Specifically, the posture transition mechanism section 42 registers in advance the postures that the robot device 1 can take, and records between the two postures to which the robot device 1 can transition. For example, as shown in FIG. 12, the posture transition mechanism unit 42 represents the postures that the robot device 1 can assume by nodes ND ₁ to ND ₅ , and between the two postures that can be transitioned, that is, the node ND! Directed arc between ND's. An algorithm called a directed graph 60 is used.

 When the action command information S16 is supplied from the action determination mechanism 41, the attitude transition mechanism section 42 should take the node ND corresponding to the current attitude and the next indicated by the action command information S16 Searches the path from the current node ND to the next node ND while following the direction of the directed arc a so as to connect to the node ND corresponding to the posture, and records the nodes ND on the searched path in order. By doing so, a plan for posture transition is made. Thereby, the robot apparatus 1 can realize the action instructed from the action determination mechanism section 41 while avoiding a situation in which the robot cannot forcibly execute an untransitionable posture or a situation in which the robot apparatus 1 falls down.

For example, when the current posture is at the node ND ₂ indicating the posture of “turn off”, when the action command information S 16 of “tail” is supplied, the posture transition mechanism section 42 node ND indicating the posture of "sit down" from the node ND ₂ indicating the posture Utilizing the fact that it is possible to make a direct transition to ₅ , the posture transition information S 18 of “saw” is given to the control mechanism section 43. The posture transition mechanism section 4 2 In contrast, when the "walk" leave it action command information S 1 6 is supplied, the絰路extending from node ND ₂ of "lie down j to node ND ₄ as" certain rather " A posture transition plan is made by searching, and as a result, action command information S 18 that gives an instruction of “walk” after issuing an instruction of “vertical” is generated and transmitted to the control mechanism section 43. I do.

 Returning to FIG. 9, the control mechanism section 43 generates a control signal S5 for driving the actuator 23 based on the action command information S18, and sends it to the actuator 23. By driving the actuator 23, the robot apparatus 1 is caused to perform a desired operation.

 (4) Operation and effects

 In the above configuration, the emotion and instinct model section 40 of the controller 32 changes the emotion and instinct state of the robot apparatus 1 based on the supplied input information S1 to S3. By reflecting the change in the state of the robot device 1 on the behavior of the robot device 1, the robot device 1 can act autonomously based on its own emotions and instinct status.

 In addition, the growth model of the controller 32 changes the degree of growth of the robot device 1 and reflects the change in the degree of growth on the behavior of the robot device 1 to cause the robot device 1 to act autonomously based on its own growth degree.

 Thereby, the robot apparatus 1 can act autonomously based on its own emotion, the state of the instinct, or the degree of growth, and thus can perform an action close to a real kit.
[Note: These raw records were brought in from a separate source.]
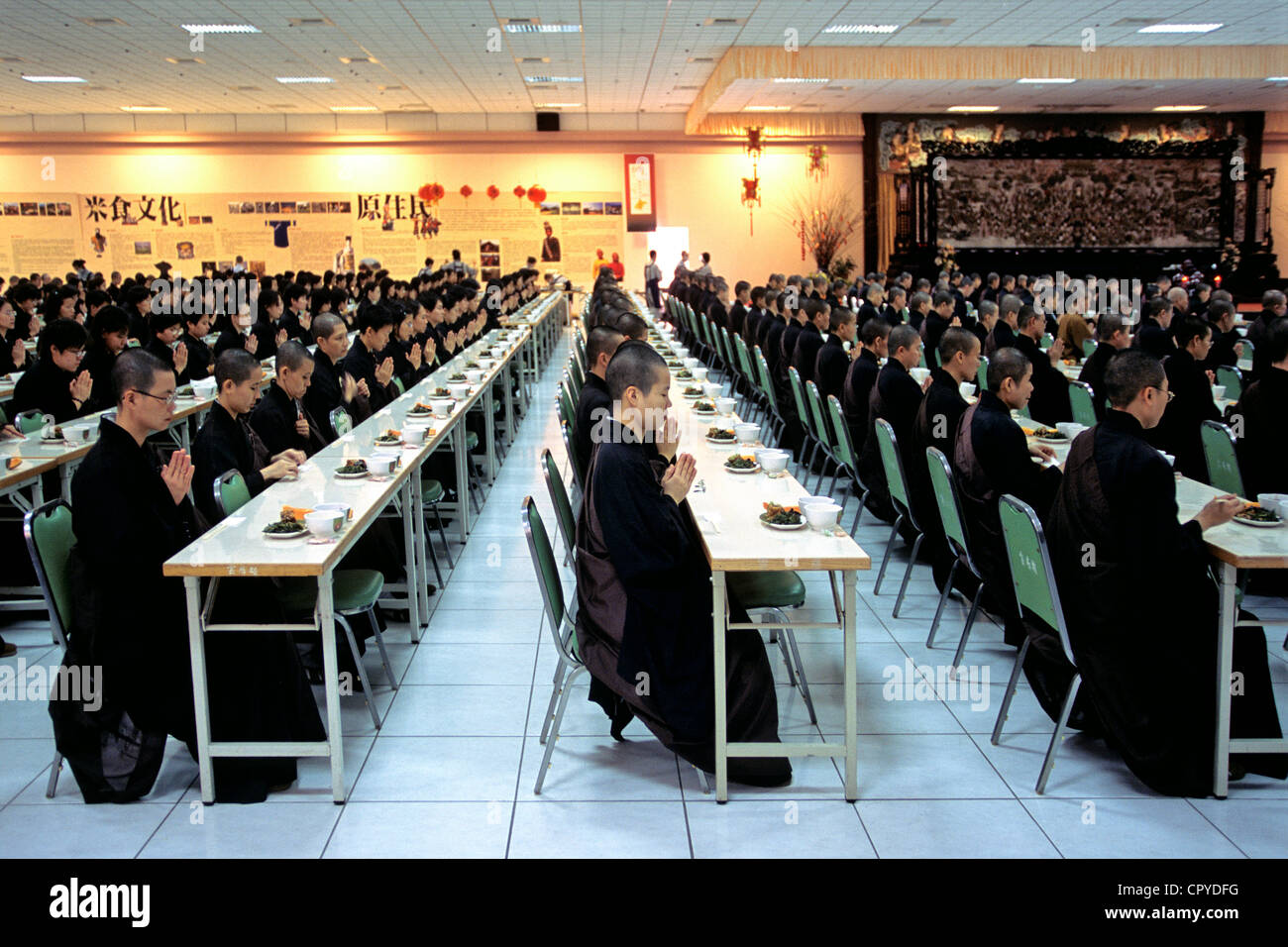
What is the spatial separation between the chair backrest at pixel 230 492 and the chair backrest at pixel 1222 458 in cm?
423

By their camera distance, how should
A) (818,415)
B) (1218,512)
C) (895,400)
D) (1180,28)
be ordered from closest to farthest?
(1218,512), (895,400), (818,415), (1180,28)

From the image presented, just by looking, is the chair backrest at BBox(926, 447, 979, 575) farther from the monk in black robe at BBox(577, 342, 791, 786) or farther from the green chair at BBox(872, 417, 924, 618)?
the monk in black robe at BBox(577, 342, 791, 786)

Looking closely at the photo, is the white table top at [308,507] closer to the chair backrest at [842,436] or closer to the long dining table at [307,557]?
the long dining table at [307,557]

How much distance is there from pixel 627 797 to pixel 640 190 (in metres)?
19.7

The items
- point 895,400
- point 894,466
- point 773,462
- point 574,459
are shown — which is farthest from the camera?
point 895,400

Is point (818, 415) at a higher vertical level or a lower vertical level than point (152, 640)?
Answer: higher

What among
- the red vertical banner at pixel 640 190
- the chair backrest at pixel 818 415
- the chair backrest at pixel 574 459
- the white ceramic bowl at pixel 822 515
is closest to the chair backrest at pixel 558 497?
the white ceramic bowl at pixel 822 515

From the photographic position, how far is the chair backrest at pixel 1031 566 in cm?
342

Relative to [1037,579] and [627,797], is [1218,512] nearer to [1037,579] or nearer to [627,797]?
[1037,579]

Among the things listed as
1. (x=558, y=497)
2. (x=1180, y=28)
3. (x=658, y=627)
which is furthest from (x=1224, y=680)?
(x=1180, y=28)

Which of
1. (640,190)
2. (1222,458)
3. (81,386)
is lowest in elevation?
(1222,458)

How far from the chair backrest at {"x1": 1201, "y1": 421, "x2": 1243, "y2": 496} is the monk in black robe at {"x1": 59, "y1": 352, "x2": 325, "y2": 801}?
409 cm

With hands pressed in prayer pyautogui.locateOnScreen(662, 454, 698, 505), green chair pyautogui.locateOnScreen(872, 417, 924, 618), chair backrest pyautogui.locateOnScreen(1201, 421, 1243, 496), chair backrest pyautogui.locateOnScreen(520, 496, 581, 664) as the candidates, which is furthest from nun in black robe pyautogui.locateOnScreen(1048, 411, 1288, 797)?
chair backrest pyautogui.locateOnScreen(1201, 421, 1243, 496)

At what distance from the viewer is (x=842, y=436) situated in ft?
19.9
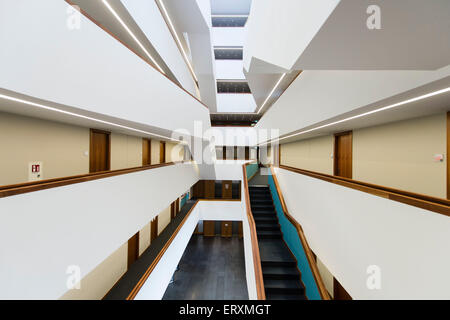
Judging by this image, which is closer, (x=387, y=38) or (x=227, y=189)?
(x=387, y=38)

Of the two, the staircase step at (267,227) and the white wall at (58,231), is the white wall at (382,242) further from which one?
the white wall at (58,231)

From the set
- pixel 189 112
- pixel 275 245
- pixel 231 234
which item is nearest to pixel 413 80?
pixel 275 245

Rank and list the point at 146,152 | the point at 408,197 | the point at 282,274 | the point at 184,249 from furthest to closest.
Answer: the point at 184,249 → the point at 146,152 → the point at 282,274 → the point at 408,197

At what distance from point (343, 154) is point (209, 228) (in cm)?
942

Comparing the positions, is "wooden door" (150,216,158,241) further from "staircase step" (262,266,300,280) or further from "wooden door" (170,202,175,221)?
"staircase step" (262,266,300,280)

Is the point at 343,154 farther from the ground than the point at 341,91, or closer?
closer

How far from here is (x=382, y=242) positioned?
2.01 metres

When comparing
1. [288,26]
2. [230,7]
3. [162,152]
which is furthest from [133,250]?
[230,7]

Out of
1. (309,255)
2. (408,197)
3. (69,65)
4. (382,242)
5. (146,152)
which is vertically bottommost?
(309,255)

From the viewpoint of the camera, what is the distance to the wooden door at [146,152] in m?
7.11

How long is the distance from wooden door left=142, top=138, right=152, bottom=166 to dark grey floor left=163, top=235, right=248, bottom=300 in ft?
16.9

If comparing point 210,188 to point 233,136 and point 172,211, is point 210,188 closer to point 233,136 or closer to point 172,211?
point 172,211
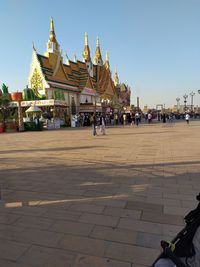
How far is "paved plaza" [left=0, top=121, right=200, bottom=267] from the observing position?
8.96 ft

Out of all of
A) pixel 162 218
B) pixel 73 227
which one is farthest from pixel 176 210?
pixel 73 227

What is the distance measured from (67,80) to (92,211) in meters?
36.4

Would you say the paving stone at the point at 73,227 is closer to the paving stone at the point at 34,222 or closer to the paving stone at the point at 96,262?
the paving stone at the point at 34,222

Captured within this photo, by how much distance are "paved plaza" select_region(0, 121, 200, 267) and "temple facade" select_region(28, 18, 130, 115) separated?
28179 mm

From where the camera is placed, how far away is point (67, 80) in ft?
127

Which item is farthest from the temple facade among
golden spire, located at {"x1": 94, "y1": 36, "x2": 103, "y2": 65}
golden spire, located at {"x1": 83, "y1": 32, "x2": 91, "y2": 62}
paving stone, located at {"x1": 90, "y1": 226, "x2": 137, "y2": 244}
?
paving stone, located at {"x1": 90, "y1": 226, "x2": 137, "y2": 244}

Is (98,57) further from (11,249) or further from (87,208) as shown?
(11,249)

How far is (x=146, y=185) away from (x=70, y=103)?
34458 millimetres

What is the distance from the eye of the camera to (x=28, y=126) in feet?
84.7

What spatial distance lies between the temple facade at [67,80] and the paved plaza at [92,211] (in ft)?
92.5

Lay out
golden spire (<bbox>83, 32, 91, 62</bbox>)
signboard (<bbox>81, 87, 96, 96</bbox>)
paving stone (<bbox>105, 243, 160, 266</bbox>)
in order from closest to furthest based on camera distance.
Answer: paving stone (<bbox>105, 243, 160, 266</bbox>) → signboard (<bbox>81, 87, 96, 96</bbox>) → golden spire (<bbox>83, 32, 91, 62</bbox>)

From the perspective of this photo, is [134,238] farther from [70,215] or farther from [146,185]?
[146,185]

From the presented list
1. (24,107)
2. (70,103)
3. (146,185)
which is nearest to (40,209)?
(146,185)

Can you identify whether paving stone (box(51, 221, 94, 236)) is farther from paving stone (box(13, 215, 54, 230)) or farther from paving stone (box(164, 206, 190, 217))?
paving stone (box(164, 206, 190, 217))
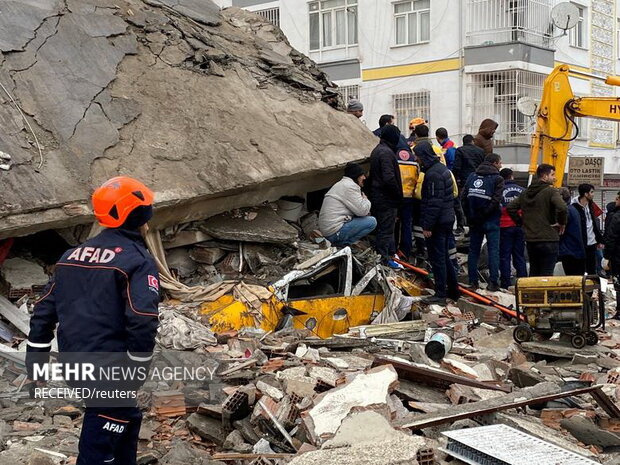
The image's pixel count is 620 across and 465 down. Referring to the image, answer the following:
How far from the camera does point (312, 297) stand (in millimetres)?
8508

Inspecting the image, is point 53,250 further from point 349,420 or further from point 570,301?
point 570,301

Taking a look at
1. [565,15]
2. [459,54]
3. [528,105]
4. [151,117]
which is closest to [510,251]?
[528,105]

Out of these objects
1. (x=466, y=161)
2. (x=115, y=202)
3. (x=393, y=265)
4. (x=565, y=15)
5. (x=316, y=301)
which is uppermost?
(x=565, y=15)

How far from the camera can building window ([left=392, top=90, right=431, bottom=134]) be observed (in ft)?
77.5

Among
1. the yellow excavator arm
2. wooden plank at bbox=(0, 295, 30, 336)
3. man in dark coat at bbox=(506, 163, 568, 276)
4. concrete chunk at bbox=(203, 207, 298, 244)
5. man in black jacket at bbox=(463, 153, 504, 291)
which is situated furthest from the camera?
the yellow excavator arm

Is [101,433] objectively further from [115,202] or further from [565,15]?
[565,15]

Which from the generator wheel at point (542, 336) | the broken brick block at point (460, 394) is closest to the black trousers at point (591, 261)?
the generator wheel at point (542, 336)

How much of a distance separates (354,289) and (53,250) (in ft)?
10.8

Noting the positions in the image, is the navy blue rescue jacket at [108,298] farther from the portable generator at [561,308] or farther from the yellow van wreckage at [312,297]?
the portable generator at [561,308]

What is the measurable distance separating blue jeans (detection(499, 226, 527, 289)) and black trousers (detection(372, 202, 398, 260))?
153cm

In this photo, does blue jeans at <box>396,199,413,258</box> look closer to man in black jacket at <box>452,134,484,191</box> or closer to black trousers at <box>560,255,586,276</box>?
man in black jacket at <box>452,134,484,191</box>

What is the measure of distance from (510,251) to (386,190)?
1908 millimetres

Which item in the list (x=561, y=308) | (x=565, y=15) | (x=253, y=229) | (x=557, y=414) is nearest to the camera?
(x=557, y=414)

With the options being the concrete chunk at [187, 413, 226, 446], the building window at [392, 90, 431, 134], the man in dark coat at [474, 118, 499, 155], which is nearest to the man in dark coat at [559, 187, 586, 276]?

 When inheriting the genetic information to other robotic devices, the robotic device 1 acquires the emotions obtained during the growth process, the emotional portions 50A to 50F of the instinct model portion 40, and the desire portion 51. Genetic information is extracted from genetic information based on the strength of A to 51D and information (skills) acquired by the learning function, and the genetic information is updated.

Further, in the other robot apparatus 1 in which new genetic information obtained by performing the “mating” operation of such genetic information in the hybridization 100 is inherited, the inherited genetic information, for example, emotion · Intensity models 50 A to 50 F and instinct model unit 40 and desire units 51 A to 51 D determine actions affected by the strength and skills. (5) Other embodiments

 Hereinafter, other embodiments not limited to the above-described embodiments will be specifically described.

 (5-1) Robot with crossing part

In the above-described embodiment, the description has been given of the case where the mating system is deployed on a network such as INN-NET, and the configuration of the robot apparatus 1 is also applicable thereto. _c for example but not limited thereto, as shown in FIG. 1 3, as possible out also be provided mating portion 9 to the robot apparatus 1 itself.

 In this case, for example, the parent robot device 1a, 1b and the child mouth pot device 1c are connected by wire or wireless data communication or using an information recording medium, and the child robot device 1c is connected. Perform "mating" work. For example, when performing a “mating” operation using an information recording medium, the two data recording media on which the genetic information of the parent robot devices 1 a and 1 b are recorded are mated to the mating section 9 of the child robot device 1 c. Perform “mating” work by replacing with Note that the “mating” work is not limited to being performed in the mating section 9 of the child robot apparatus 1c. For example, the mating section 9 of one robot apparatus 1a is connected to the other parent robot apparatus 1c. It can also be carried out by inserting an information recording medium in which the genetic information is stored.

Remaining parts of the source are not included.